Determining the role of striatal cell types, regions and compartments in the generation of Parkinsons akinesia and dyskinesia.
Parkinson's disease & PD-related disorders
striatum | movement disorders | dyskinesia | DREADD | in vivo calcium imaging
The striatum is attributed a crucial role in generating parkinsonian and dyskinetic motor features. Parkinsons disease (PD) has been related to an overactivity of the striatal spiny projection neurons of the indirect pathway (iSPN) over the direct pathway spiny projections neurons (dSPN).
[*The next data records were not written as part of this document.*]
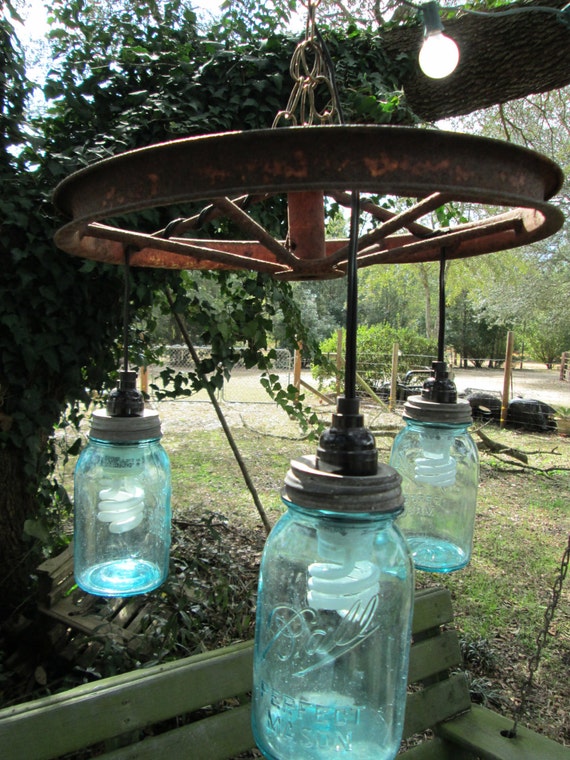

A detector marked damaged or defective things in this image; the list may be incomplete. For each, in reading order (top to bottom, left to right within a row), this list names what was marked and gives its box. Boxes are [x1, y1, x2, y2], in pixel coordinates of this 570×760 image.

rusty wagon wheel [53, 126, 564, 280]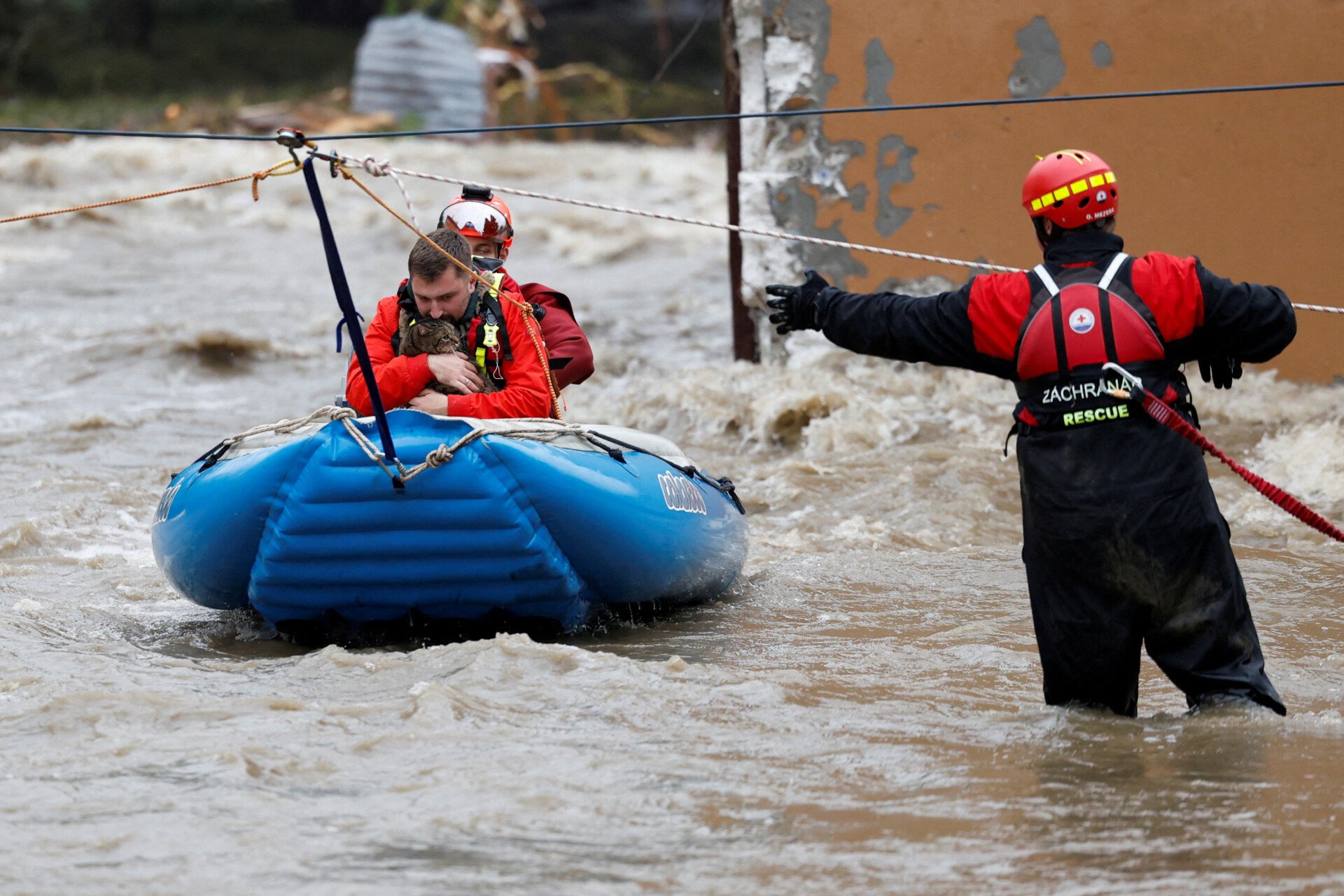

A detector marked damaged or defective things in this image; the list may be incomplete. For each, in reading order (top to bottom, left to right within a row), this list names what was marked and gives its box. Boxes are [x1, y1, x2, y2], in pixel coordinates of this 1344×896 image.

rusty metal post [725, 1, 757, 365]
peeling wall paint [731, 0, 1344, 382]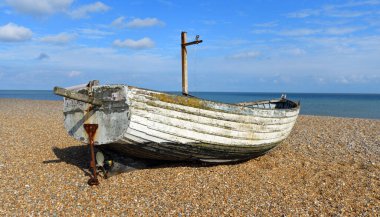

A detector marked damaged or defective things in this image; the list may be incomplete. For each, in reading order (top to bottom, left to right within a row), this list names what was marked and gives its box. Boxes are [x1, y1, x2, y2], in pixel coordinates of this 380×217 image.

white peeling paint hull [62, 84, 300, 161]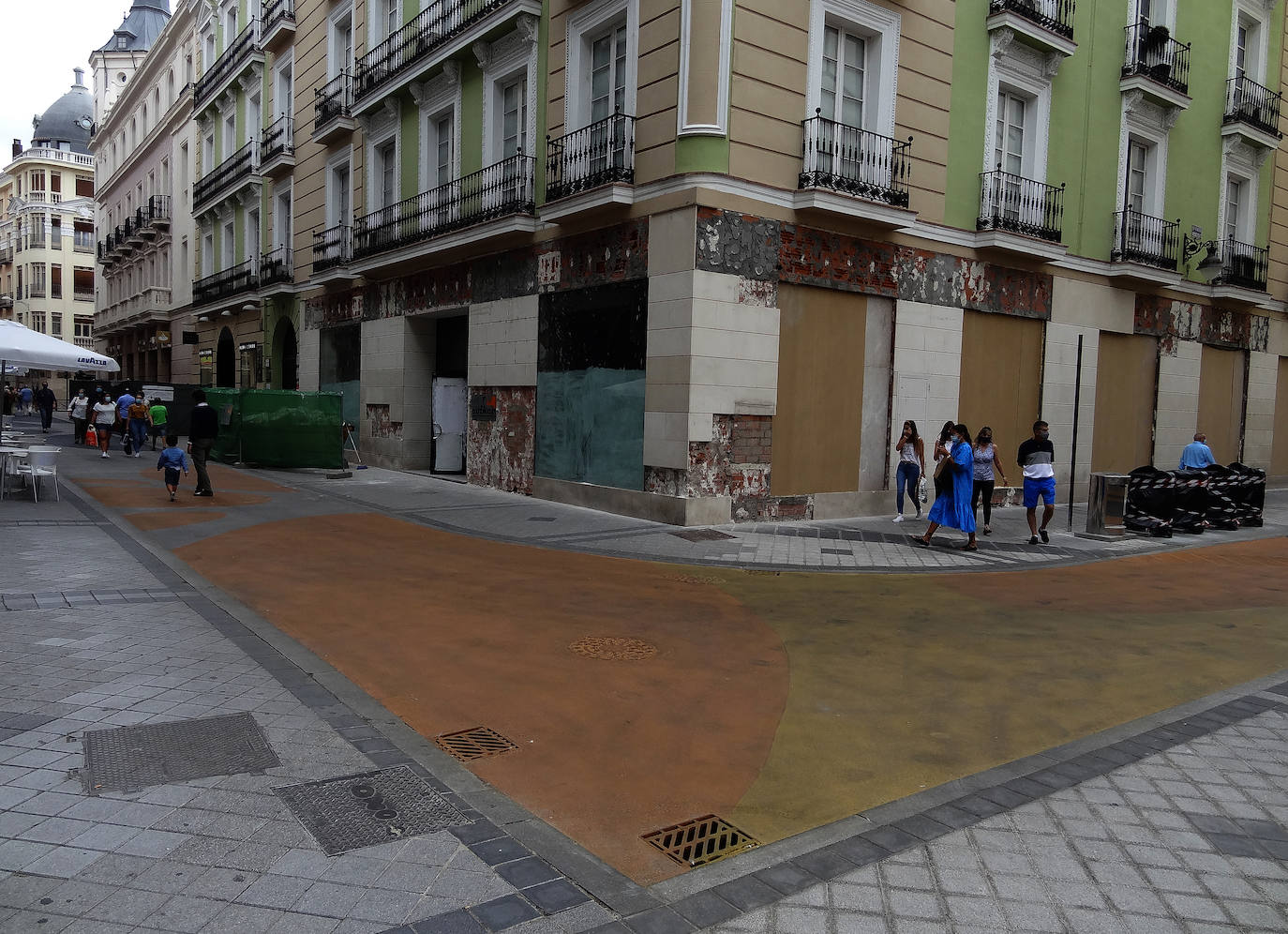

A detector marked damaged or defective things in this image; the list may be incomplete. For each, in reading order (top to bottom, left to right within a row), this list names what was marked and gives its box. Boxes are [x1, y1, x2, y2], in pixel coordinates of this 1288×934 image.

peeling plaster wall [1154, 339, 1200, 469]
peeling plaster wall [1247, 350, 1278, 469]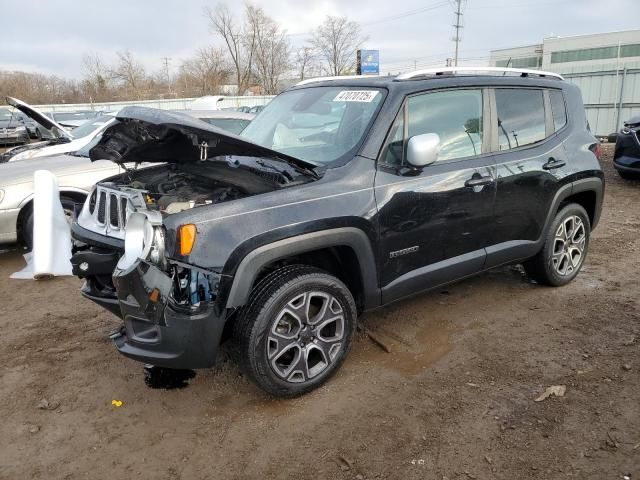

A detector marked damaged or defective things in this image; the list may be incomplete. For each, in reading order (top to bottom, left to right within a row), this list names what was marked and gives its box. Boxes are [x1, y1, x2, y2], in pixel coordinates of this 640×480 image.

damaged front bumper [73, 240, 228, 372]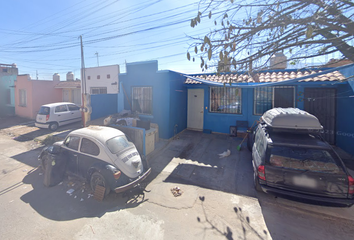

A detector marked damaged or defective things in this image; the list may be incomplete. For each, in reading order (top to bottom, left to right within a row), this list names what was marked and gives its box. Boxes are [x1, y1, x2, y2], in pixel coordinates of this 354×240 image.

detached tire [89, 172, 110, 197]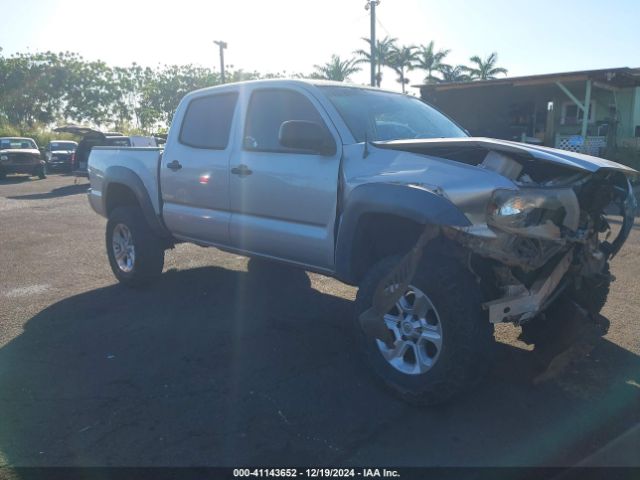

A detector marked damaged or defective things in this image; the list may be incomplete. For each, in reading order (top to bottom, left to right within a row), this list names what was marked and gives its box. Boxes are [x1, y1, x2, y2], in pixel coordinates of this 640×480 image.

crushed hood [372, 137, 636, 176]
severe front damage [368, 139, 636, 326]
damaged headlight [490, 189, 580, 238]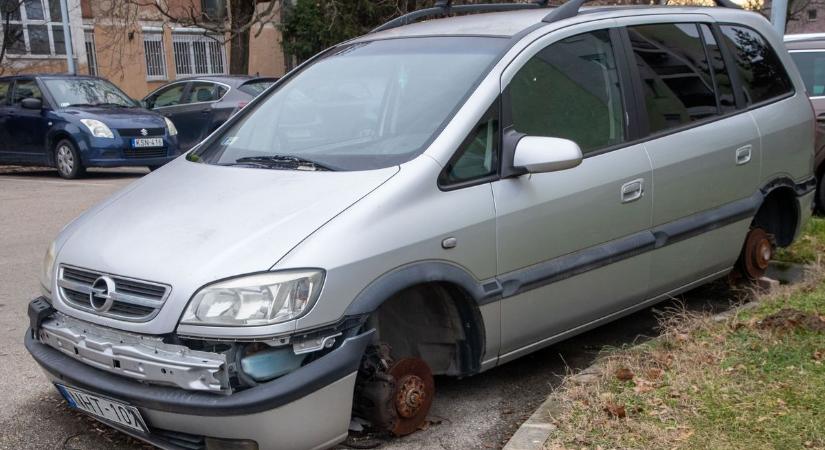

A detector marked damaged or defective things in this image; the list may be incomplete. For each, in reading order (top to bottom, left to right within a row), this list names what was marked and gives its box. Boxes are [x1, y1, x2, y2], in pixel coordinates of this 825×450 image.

rusty wheel hub [740, 227, 772, 280]
front bumper damage [25, 298, 374, 448]
broken front bumper [25, 298, 374, 448]
rusty wheel hub [390, 356, 434, 434]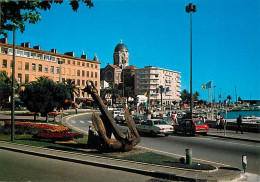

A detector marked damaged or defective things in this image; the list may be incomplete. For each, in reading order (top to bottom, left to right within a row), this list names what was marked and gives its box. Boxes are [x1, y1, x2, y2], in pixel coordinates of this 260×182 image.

rusty anchor [85, 80, 140, 151]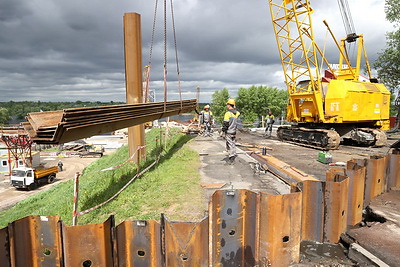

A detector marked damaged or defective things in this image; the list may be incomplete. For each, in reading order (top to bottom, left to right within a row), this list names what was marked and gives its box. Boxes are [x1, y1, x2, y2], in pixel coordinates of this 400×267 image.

rusty metal pile [20, 99, 197, 144]
rusty metal pile [0, 151, 400, 266]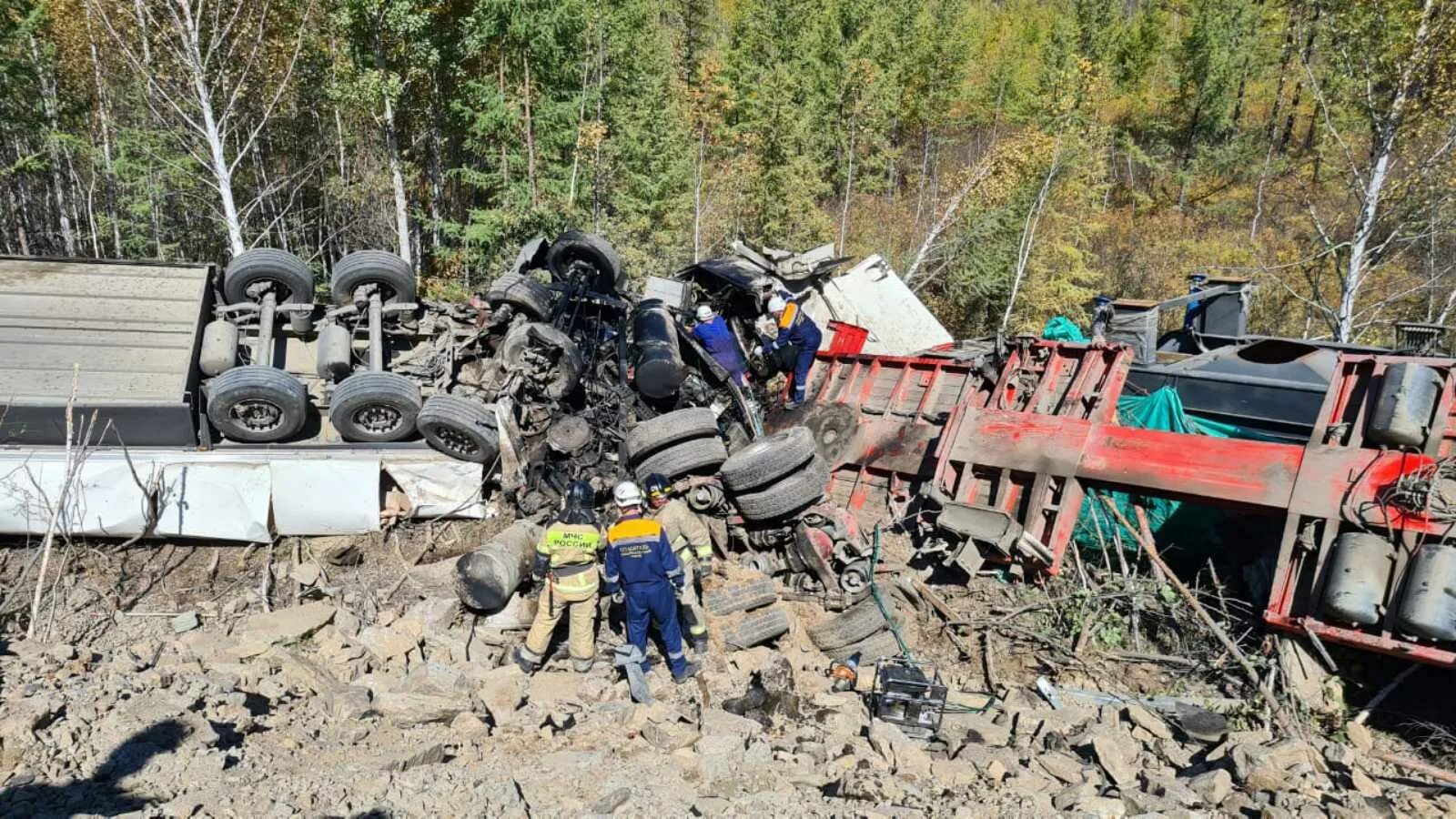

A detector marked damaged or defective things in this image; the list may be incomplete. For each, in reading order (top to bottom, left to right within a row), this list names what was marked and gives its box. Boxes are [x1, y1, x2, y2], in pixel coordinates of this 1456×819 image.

overturned red truck [786, 335, 1456, 673]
On the contrary, the phenomenology of L-DOPA-induced dyskinesia (LID) has been extensively associated to a predominant role of dSPN over iSPN. However, this notion has not been possible to prove experimentally and the spatiotemporal interplay and specific contributions of both subpopulations in the generation of PD and LID have not been unraveled to date. Moreover, the role of SPNs subtypes, regions and compartments to the generation of these movement disorders is presently unknown. Using new recording/imaging technologies combined with chemogenetic approaches we aim to identify patterns of striatal SPN activities that code for akinetic and dyskinetic movement disorders. We hypothesize that the following disturbances in information processing underlie akinetic and dyskinetic movement disorders: (i) an altered pattern and degraded topographical selectivity as well as an abnormal temporal interplay in the ensemble activity of d/iSPN; (ii) a different SPN cell-type contribution to akinetic and dyskinetic movement disorders; (iii) a striatal regional and compartmental specificity of d/iSPN activity in PD and LID.